— Aim —
Update the listing from the line containing "The photograph depicts" through the end, replacing "stone curb" with "granite curb" and changing nothing else. Give only those lines.

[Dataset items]
((
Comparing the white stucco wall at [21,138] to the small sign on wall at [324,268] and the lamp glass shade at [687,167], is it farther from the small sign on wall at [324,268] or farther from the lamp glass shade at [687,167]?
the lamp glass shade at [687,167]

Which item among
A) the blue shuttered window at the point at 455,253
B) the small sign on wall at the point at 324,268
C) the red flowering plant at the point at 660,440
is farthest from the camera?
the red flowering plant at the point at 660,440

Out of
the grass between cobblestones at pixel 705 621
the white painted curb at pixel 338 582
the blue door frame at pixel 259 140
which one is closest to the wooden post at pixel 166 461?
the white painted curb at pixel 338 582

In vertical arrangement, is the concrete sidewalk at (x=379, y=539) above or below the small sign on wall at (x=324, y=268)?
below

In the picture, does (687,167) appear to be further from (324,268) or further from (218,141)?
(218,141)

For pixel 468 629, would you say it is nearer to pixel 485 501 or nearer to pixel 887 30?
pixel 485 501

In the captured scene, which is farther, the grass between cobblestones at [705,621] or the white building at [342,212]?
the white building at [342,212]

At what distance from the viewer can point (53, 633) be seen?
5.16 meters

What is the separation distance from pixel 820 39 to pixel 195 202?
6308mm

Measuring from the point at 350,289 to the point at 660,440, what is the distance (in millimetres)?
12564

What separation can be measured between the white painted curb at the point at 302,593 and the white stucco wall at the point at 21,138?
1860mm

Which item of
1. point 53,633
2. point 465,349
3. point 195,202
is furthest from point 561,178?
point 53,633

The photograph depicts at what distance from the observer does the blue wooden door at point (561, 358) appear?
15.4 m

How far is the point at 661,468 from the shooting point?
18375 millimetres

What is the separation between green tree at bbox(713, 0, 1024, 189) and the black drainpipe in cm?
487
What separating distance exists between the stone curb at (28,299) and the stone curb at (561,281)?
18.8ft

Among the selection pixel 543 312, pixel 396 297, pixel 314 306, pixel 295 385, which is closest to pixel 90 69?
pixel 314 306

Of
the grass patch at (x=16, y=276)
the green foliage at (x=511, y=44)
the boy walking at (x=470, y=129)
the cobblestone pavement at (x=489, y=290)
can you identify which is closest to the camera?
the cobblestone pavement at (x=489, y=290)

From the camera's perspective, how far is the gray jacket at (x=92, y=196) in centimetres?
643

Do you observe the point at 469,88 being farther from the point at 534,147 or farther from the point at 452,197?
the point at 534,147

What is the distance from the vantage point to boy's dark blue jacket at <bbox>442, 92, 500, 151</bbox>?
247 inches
))
— Task solution —
The photograph depicts at what distance from the observer does the blue wooden door at point (561, 358) appear?
15.4 m

How far is the point at 661,468 from the shooting point?
18375 millimetres

What is the separation between green tree at bbox(713, 0, 1024, 189) and the black drainpipe in cm?
487
What separating distance exists between the granite curb at (28,299) and the granite curb at (561,281)?
18.8ft

Among the selection pixel 543 312, pixel 396 297, pixel 314 306, pixel 295 385, which is closest to pixel 90 69?
pixel 314 306

Of
the grass patch at (x=16, y=276)
the green foliage at (x=511, y=44)
the boy walking at (x=470, y=129)
the cobblestone pavement at (x=489, y=290)
can you identify which is closest to the camera?
the cobblestone pavement at (x=489, y=290)

From the camera's perspective, how far is the gray jacket at (x=92, y=196) in centimetres?
643

Do you observe the point at 469,88 being farther from the point at 534,147 or farther from the point at 452,197?
the point at 534,147

What is the distance from the vantage point to boy's dark blue jacket at <bbox>442, 92, 500, 151</bbox>?
247 inches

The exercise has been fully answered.